**TASK TO CARRY OUT**
Report how many lines in the listing below include the string "having", and write nothing more.

**DATA SUPPLIED**
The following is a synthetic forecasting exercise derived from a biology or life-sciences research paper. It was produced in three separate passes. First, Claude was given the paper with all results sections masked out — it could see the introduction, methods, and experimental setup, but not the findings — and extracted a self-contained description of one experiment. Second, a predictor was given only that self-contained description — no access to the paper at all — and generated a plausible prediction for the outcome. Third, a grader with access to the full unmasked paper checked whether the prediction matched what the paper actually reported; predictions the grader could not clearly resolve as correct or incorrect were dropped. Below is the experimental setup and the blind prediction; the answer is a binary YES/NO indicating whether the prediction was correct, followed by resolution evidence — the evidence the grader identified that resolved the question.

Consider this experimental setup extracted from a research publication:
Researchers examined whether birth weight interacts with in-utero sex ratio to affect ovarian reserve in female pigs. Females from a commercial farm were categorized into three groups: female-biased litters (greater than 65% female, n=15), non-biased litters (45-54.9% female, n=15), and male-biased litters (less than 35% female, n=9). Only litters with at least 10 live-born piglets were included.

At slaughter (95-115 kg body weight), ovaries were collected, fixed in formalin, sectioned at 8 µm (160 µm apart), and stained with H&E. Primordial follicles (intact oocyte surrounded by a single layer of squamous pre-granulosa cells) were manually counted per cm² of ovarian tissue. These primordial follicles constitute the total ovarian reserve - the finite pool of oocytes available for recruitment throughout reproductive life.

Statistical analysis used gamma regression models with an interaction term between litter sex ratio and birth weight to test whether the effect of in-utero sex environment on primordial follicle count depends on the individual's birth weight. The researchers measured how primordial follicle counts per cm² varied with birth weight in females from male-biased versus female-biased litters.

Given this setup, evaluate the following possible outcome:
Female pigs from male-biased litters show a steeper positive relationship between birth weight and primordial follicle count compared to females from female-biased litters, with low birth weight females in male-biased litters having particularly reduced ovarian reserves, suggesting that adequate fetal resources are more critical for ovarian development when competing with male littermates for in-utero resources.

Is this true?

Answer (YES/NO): NO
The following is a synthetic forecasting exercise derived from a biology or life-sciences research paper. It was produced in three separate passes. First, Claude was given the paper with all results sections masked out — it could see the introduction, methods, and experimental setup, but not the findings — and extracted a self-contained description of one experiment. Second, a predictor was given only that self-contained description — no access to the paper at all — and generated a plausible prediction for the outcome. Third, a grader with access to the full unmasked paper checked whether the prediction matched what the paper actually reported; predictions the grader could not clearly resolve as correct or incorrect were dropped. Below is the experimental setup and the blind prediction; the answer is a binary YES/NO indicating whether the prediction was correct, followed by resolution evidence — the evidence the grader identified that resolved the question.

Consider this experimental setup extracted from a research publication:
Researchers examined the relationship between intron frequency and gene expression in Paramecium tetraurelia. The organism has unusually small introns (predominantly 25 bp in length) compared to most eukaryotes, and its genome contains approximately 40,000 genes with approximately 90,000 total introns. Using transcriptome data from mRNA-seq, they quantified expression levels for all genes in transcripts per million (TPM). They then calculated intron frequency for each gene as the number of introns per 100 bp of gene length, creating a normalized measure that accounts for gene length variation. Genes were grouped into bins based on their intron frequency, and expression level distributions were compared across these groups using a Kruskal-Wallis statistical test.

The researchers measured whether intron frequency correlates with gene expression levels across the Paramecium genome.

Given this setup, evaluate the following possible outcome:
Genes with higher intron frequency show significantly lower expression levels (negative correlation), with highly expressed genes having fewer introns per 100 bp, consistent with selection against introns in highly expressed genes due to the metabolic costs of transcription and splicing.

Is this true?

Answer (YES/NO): NO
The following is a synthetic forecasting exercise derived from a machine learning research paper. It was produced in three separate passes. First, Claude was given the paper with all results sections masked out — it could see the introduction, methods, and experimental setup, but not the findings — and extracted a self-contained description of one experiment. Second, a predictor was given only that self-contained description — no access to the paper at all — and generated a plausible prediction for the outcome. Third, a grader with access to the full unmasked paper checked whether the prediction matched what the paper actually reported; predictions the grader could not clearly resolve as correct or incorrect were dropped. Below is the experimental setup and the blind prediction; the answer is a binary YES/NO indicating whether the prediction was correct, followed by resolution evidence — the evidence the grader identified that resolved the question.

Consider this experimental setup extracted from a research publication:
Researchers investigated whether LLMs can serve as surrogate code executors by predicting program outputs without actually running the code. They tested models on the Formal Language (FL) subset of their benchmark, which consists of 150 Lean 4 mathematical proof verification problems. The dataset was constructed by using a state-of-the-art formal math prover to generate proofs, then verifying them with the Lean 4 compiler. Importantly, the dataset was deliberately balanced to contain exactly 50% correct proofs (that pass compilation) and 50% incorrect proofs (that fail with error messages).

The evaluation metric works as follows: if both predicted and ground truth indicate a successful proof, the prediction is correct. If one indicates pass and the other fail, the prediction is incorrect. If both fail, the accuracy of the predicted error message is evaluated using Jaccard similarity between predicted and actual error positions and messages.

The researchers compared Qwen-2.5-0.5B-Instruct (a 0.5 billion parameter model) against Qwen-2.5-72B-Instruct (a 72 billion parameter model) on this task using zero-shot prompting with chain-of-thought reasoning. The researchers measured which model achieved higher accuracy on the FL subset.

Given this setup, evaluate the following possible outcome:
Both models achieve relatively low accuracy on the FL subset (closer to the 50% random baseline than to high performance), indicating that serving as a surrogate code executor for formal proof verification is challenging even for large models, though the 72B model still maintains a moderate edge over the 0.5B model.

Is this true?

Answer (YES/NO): NO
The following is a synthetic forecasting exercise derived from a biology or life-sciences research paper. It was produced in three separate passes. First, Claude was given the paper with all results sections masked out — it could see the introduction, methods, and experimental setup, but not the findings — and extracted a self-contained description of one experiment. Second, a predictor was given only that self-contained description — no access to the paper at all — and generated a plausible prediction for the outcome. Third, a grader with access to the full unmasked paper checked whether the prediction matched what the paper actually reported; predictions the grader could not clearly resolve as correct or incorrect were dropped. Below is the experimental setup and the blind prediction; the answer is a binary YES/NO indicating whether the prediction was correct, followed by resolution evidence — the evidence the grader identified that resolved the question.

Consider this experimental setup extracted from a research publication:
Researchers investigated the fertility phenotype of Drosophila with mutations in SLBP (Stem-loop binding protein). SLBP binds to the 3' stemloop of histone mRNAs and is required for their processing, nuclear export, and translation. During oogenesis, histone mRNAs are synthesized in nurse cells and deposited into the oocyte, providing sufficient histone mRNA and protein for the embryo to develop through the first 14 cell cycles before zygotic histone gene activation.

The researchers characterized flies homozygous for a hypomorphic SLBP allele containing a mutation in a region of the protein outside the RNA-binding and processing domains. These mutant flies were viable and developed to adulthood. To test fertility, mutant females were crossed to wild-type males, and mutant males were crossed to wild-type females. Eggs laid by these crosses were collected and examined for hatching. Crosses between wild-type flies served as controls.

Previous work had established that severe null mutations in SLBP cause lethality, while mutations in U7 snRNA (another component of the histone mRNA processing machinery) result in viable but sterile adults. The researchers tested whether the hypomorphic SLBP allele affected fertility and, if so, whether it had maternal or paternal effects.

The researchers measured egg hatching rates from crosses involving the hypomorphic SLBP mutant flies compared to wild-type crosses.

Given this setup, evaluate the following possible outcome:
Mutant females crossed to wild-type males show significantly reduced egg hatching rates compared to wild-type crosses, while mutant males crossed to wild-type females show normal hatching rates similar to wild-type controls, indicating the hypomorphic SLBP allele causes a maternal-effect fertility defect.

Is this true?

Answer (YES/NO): YES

**REPLY TO THE TASK**
2